LSB to review enforcement tools for tackling serious misconduct
The Legal Services Board (LSB) announced plans over the summer to review the enforcement and investigative tools available to legal services regulators when tackling wilful and serious misconduct.
This could include increasing financial penalties available to regulators, as well as enabling them to proactively gather information and share intelligence to help them detect and address misconduct.
The review was a response to the LSB’s long-held view that existing penalties may be insufficient to deter wilful and serious misconduct in some areas.

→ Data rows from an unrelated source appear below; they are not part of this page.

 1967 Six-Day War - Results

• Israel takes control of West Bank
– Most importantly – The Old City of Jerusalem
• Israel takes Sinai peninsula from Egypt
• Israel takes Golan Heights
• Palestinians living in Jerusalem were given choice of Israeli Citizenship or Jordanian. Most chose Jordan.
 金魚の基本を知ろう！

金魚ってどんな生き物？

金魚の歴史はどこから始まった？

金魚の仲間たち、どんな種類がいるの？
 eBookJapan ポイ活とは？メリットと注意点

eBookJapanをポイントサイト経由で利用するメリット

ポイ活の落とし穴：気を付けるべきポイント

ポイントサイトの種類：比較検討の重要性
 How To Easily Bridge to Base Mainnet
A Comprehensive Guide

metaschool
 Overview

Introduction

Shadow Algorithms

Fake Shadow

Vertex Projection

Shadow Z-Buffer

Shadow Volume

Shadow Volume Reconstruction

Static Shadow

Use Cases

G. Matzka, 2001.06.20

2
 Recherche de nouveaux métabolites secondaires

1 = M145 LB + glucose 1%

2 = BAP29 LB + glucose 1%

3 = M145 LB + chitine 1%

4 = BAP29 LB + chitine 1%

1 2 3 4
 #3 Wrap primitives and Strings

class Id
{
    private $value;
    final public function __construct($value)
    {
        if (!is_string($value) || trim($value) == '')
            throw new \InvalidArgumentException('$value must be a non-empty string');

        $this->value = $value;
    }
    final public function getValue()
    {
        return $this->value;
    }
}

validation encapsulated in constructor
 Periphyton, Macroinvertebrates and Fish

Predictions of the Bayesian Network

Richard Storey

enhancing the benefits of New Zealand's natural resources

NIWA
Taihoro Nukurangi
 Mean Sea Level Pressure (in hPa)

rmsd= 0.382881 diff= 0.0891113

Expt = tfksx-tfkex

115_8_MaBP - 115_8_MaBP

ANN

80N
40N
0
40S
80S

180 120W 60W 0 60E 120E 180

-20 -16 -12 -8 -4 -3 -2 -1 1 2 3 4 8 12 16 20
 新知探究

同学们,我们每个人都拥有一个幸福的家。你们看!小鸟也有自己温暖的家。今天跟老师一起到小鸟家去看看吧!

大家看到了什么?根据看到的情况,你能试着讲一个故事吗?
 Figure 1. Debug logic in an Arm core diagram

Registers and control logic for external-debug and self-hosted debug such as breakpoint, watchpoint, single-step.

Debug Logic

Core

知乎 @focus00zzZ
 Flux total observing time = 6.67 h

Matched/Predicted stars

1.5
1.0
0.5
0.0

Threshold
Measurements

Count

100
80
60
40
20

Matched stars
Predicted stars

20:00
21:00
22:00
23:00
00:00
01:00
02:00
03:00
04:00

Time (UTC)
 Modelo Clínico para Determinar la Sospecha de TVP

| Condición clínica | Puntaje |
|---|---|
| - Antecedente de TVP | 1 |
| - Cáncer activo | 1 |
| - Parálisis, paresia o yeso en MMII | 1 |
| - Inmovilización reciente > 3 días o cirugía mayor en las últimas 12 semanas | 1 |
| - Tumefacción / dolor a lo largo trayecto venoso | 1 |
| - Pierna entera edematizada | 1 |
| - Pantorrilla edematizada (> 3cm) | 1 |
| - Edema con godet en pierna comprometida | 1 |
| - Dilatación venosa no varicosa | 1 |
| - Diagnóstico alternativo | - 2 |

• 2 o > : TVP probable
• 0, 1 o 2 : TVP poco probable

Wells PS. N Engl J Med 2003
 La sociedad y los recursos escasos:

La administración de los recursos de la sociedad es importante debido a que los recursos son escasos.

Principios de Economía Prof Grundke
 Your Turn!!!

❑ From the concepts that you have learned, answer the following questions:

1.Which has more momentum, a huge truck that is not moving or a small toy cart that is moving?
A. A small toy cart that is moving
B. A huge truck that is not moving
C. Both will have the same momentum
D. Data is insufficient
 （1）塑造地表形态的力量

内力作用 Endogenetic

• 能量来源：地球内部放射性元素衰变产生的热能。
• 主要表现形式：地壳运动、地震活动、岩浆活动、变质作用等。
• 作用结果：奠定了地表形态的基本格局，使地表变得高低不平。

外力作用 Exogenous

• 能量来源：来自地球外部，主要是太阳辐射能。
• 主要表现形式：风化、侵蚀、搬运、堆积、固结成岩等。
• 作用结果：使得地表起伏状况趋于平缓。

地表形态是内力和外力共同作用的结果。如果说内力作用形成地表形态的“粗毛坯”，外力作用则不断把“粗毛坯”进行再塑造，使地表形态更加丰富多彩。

LSB chair Alan Kershaw said that, for some time, the oversight regulator has been concerned that a lack of effective fining powers among some regulators, particularly the Solicitors Regulation Authority (SRA), may “hamper their ability to tackle wilful and serious misconduct” and that the LSB was “anxious to ensure that regulators have the most effective tools available to identify and deal with such misconduct”.
In May last year, the LSB wrote to the then Lord Chancellor Dominic Raab, in relation to economic crime, setting out its support for the government to significantly increase the SRA’s fining powers. Through the Economic Crime and Transparency Act 2023, which recently became law, SRA will have unlimited fining powers in relation to economic crime, but the maximum penalty it can impose in relation to other misconduct remains at £25,000.
Under section 69 of the Legal Services Act 2007, the LSB has the power to recommend to the Lord Chancellor changes to the functions of legal services regulators, including in relation to the level of financial penalty that can be applied when misconduct has been identified and established. The LSB’s review, it said, would be “carried out with a view to framing, subject to statutory process and consultation, an appropriate recommendation”.
The LSB also has work underway to review regulators’ disciplinary and enforcement processes, following weaknesses identified through its annual regulatory performance assessments. It said it would “assess the progress made by regulators in addressing these weaknesses as it considers the case for strengthening the enforcement tools available to them”.